Globe iconLogin iconRecap iconSearch iconTickets icon

Sink or Swim - Brendan Collins

A tenacious mentally and drive to play the game allowed Brendan Collins to fight through numerous obstacles and defy disbelievers to chase his professional baseball career.
June 27, 2024

If you were to look at Brendan Collins’ player biography, you’d find that the Wilmington Blue Rocks’ pitcher played for UNC Greensboro before being drafted. However, as he admits and has come to appreciate, his journey to his professional baseball career is a lot more complicated than it appears on

If you were to look at Brendan Collins’ player biography, you’d find that the Wilmington Blue Rocks’ pitcher played for UNC Greensboro before being drafted. However, as he admits and has come to appreciate, his journey to his professional baseball career is a lot more complicated than it appears on the surface.

Many professional baseball players, his teammates included, played throughout high school, got recruited to play at a university, and eventually got drafted by a major league team. This was the plan for Collins, who, growing up with an older brother and dad who played the game, became interested in and good at baseball at an early age.

“I also played football and basketball growing up, but baseball was always what I excelled at,” Collins says, adding that he grew up both pitching and at third base. “I’ve always had a good arm.”

Collins pitched for his high school team in Maryland, but tore his elbow heading into his junior year, a situation that would divert and ultimately shape the path of his career. Because of the injury, Collins wasn’t able to pitch his last two years of high school and instead contributed to the team in the batter’s box and at first base.

“It was tough because I was always known as a pitcher and I was trying to get recruited as a pitcher. Baseball just wasn’t what it was.”

He was told that he couldn’t pitch again unless he had Ulnar Collateral Ligament Reconstruction, also known as Tommy John surgery, and decided to have the procedure after graduating high school.

Collins attended Radford University, a smaller Division I school in Virginia, and was granted a medical redshirt his freshman year to continue his recovery. The entire process, complete with months of no-throw rehabilitation, months of a progressional throwing program and physical setbacks from fatigue and pain, took a year and a half.

Having your career sidelined by something out of your control can be daunting and debilitating, especially at such a young age. However, Collins remained focused and knew what he needed to do to make his dreams a reality.

“It was sink or swim,” he explains. “I wanted to play.”

After his second year at Radford, Collins was cut from the team and entered the transfer portal.

“I hadn't played, hadn’t pitch in several years, so getting recruited back was tough,” Collins says, explaining that he decided to attend Brunswick Community College in North Carolina to get back on track.

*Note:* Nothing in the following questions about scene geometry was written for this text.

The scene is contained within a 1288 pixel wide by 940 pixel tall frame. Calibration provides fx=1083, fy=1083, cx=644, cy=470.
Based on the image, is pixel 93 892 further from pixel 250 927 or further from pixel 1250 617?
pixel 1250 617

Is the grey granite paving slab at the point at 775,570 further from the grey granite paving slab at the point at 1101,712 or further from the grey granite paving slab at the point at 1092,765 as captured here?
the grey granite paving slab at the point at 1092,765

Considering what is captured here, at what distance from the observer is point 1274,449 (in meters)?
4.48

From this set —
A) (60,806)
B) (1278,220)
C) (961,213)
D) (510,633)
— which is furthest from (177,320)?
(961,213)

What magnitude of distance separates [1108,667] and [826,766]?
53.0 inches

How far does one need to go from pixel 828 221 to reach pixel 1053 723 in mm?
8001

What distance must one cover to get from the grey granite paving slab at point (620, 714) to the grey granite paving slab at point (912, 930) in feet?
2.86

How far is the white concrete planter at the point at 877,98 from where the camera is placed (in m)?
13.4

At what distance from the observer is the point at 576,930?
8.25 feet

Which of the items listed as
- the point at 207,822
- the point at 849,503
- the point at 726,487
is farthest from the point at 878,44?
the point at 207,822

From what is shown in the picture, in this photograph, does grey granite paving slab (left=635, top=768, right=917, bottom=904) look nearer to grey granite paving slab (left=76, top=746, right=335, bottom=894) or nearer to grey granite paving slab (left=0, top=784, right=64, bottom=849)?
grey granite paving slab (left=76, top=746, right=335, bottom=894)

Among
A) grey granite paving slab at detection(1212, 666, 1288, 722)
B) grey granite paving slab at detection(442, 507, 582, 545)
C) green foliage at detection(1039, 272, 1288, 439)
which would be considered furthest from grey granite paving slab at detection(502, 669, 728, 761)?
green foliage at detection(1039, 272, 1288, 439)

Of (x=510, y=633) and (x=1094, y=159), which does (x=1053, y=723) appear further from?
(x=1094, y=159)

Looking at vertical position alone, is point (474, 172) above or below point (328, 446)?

“When I got there, I tried everything to make my arm feel better. I've done every kind of workout, every kind of throwing program, everything I could find online,” Collins says of his time at the junior college. “We tried everything until something worked.”

And one day, something did work, and it stuck.

“I think it was less like ‘I didn’t have it,’ and more like ‘I had to find it.’ It was in me already, I just had to find what I was looking for.”

Collins spent his junior year at Brunswick continuing his education and showcasing his skills to scouts, a reality that seemed unreachable just a few months prior.

“I was cut from my college team and three months later I’m sitting on 96 (mph) in the bullpen in front of pro scouts.”

The work paid off, and Collins was recruited to play at UNC Greensboro for his senior year. He had a successful year with the Spartans (3-3 record with 51 strikeouts in 50.1 innings) and, despite juggling transferring credits from two other schools, managed to graduate with a Bachelor’s Degree in Economics.

His draft story, like other parts of his journey to professional baseball, is an unconventional one.

“I wasn’t too sure if I was going to be drafted, because I only played one full year of college,” Collins says, recalling the static silence from the first two days of the 2021 MLB Draft.

The third day, he received calls from numerous clubs, including the Nationals. “They were asking me what my number was,” he says. “I just wanted to play.”

Not hearing any more, Collins sat in the basement of his family home constantly refreshing his phone for updates on the Draft. Suddenly, his name appeared.

In the 17th round, with the 503rd pick in the 2021 MLB Draft, the Nationals selected Brendan Collins of UNC Greensboro.

Growing up right outside of Washington DC and a huge Nationals fan, Collins describes the moment as “a dream come true.”

Now in his third season in the minor leagues, Collins continues his journey as a member of the Wilmington Blue Rocks’ bullpen.

He worked through the toughest injury and coinciding surgery that a pitcher could work through in high school and spent his second season in the minors rehabbing a flexor strain. Going through multiple career-altering injuries, Collins knows that the key to playing his best is by taking care of himself physically and maintaining the right headspace.

“I never want to be the guy to say ‘no.’ The mindset is to stay healthy. I know I have what it takes to do it. It's just getting it at the highest level I can and not worrying about other people,” Collins says. “Do what I can do. That's all I can do.”